[START]

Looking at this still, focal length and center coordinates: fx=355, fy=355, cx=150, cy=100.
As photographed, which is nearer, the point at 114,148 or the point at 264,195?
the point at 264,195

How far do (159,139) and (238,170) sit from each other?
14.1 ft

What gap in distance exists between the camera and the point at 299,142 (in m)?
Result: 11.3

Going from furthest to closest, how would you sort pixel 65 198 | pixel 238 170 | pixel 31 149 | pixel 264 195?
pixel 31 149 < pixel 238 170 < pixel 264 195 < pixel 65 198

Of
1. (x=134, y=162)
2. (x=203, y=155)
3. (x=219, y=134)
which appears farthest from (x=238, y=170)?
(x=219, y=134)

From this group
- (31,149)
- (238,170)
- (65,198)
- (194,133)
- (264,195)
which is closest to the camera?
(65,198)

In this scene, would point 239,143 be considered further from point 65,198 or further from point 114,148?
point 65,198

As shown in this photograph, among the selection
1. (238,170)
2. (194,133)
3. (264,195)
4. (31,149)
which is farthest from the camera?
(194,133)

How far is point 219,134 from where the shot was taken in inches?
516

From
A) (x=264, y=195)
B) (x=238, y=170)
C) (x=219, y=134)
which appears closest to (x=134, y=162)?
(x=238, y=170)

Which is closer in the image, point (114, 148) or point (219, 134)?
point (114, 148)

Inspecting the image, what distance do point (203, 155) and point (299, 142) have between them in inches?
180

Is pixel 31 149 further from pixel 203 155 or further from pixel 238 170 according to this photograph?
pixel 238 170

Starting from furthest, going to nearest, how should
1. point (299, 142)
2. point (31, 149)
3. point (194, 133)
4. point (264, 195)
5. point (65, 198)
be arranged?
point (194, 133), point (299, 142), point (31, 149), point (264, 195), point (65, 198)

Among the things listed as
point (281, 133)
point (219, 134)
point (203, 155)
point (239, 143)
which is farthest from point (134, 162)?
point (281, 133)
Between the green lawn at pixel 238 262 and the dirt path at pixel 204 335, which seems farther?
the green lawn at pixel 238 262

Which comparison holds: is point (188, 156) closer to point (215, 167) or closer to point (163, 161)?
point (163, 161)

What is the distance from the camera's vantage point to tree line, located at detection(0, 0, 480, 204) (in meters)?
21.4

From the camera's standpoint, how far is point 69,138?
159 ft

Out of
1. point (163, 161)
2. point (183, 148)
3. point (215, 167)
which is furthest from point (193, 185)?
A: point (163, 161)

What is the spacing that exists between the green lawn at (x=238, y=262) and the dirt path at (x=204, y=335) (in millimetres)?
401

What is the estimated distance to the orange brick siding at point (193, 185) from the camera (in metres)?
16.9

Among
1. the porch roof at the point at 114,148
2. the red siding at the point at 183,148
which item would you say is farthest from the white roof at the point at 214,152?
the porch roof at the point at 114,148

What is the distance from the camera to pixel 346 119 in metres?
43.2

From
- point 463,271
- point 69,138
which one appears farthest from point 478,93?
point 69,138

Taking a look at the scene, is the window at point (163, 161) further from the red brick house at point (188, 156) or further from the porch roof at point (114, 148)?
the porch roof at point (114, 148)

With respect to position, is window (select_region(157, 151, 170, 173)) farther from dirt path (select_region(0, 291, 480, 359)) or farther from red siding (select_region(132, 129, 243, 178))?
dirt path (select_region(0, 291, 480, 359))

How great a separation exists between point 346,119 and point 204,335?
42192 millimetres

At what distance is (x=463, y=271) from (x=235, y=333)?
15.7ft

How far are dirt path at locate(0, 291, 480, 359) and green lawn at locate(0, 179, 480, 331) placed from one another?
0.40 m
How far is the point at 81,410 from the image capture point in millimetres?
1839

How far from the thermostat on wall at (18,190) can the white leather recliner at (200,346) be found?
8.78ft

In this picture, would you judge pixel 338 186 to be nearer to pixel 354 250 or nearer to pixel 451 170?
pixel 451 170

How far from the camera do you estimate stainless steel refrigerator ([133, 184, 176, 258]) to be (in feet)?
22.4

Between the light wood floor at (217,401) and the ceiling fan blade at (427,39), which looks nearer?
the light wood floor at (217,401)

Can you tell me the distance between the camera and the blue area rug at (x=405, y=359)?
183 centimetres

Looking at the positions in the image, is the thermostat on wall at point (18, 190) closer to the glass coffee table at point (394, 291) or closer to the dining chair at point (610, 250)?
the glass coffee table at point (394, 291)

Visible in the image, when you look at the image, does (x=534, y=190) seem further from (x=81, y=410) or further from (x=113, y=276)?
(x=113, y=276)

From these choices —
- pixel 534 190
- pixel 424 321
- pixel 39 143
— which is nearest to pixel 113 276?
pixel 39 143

[END]

Can you give all the items above again, substituting "viewpoint" for every "camera" and changing nothing else?

**Solution for this problem**
Looking at this still, focal length and center coordinates: fx=355, fy=355, cx=150, cy=100.
As photographed, which is nearer, the point at 114,148 or the point at 264,195?
the point at 264,195

How far do (159,139) and (238,170) sit from each other?
14.1 ft

What gap in distance exists between the viewpoint and the point at 299,142 (in m)?
Result: 11.3

Going from furthest to closest, how would you sort pixel 65 198 | pixel 238 170 | pixel 31 149 | pixel 264 195?
pixel 31 149 < pixel 238 170 < pixel 264 195 < pixel 65 198

Of
1. (x=134, y=162)
2. (x=203, y=155)
3. (x=219, y=134)
which appears farthest from (x=238, y=170)?
(x=219, y=134)

From this group
- (31,149)
- (238,170)
- (65,198)
- (194,133)
- (264,195)
which is closest to the viewpoint?
(65,198)

In this scene, would point 239,143 be considered further from point 65,198 or further from point 114,148?
point 65,198

As shown in this photograph, among the selection
1. (238,170)
2. (194,133)
3. (264,195)
4. (31,149)
which is farthest from the viewpoint?
(194,133)

How far is point 219,134 from where the shot was taken in inches?
516

From
A) (x=264, y=195)
B) (x=238, y=170)
C) (x=219, y=134)
which appears closest to (x=134, y=162)?
(x=238, y=170)

Which is closer in the image, point (114, 148) or point (219, 134)?
point (114, 148)

Inspecting the image, what distance do point (203, 155) and point (299, 142) have between them in inches?
180

Is pixel 31 149 further from pixel 203 155 or further from pixel 238 170 according to this photograph?
pixel 238 170

Starting from furthest, going to nearest, how should
1. point (299, 142)
2. point (31, 149)
3. point (194, 133)
4. point (264, 195)
5. point (65, 198)
be arranged?
point (194, 133), point (299, 142), point (31, 149), point (264, 195), point (65, 198)

Among the things listed as
point (281, 133)
point (219, 134)
point (203, 155)
point (239, 143)
which is farthest from point (134, 162)?
point (281, 133)
Between the green lawn at pixel 238 262 and the dirt path at pixel 204 335, which seems farther?
the green lawn at pixel 238 262

Which comparison holds: is point (188, 156) closer to point (215, 167) or closer to point (163, 161)?
point (163, 161)

What is the distance from the viewpoint's vantage point to tree line, located at detection(0, 0, 480, 204) (in meters)?
21.4

From the viewpoint's standpoint, how far is point 69,138?
159 ft

Out of
1. point (163, 161)
2. point (183, 148)
3. point (215, 167)
which is furthest from point (193, 185)?
A: point (163, 161)

What is the spacing that exists between the green lawn at (x=238, y=262) and the dirt path at (x=204, y=335) (in millimetres)?
401

What is the estimated distance to the orange brick siding at point (193, 185) from the viewpoint (in metres)?
16.9

Among
1. the porch roof at the point at 114,148
2. the red siding at the point at 183,148
which item would you say is farthest from the white roof at the point at 214,152?
the porch roof at the point at 114,148

What is the distance from the viewpoint to pixel 346 119 in metres?
43.2

From
- point 463,271
- point 69,138
which one appears farthest from point 478,93?
point 69,138

Taking a look at the scene, is the window at point (163, 161) further from the red brick house at point (188, 156) or further from the porch roof at point (114, 148)?
the porch roof at point (114, 148)

With respect to position, is window (select_region(157, 151, 170, 173)) farther from dirt path (select_region(0, 291, 480, 359)) or farther from red siding (select_region(132, 129, 243, 178))?
dirt path (select_region(0, 291, 480, 359))

How great a separation exists between point 346,119 and point 204,335?
42192 millimetres

At what distance is (x=463, y=271) from (x=235, y=333)?
15.7ft

How far are dirt path at locate(0, 291, 480, 359) and green lawn at locate(0, 179, 480, 331) placed from one another?
0.40 m
How far is the point at 81,410 from the image capture point in millimetres?
1839

How far from the thermostat on wall at (18,190) can the white leather recliner at (200,346) be found?
8.78ft

In this picture, would you judge pixel 338 186 to be nearer to pixel 354 250 or nearer to pixel 451 170?
pixel 451 170

How far from the viewpoint do you estimate stainless steel refrigerator ([133, 184, 176, 258]) to be (in feet)?
22.4

Between the light wood floor at (217,401) and the ceiling fan blade at (427,39), which looks nearer?
the light wood floor at (217,401)

Can you tell me the distance between the viewpoint and the blue area rug at (x=405, y=359)?
183 centimetres

Looking at the positions in the image, is the thermostat on wall at point (18, 190) closer to the glass coffee table at point (394, 291) or closer to the dining chair at point (610, 250)?
the glass coffee table at point (394, 291)

Visible in the image, when you look at the image, does (x=534, y=190) seem further from (x=81, y=410) or further from (x=113, y=276)?
(x=113, y=276)

From these choices —
- pixel 534 190
- pixel 424 321
- pixel 39 143
— which is nearest to pixel 113 276?
pixel 39 143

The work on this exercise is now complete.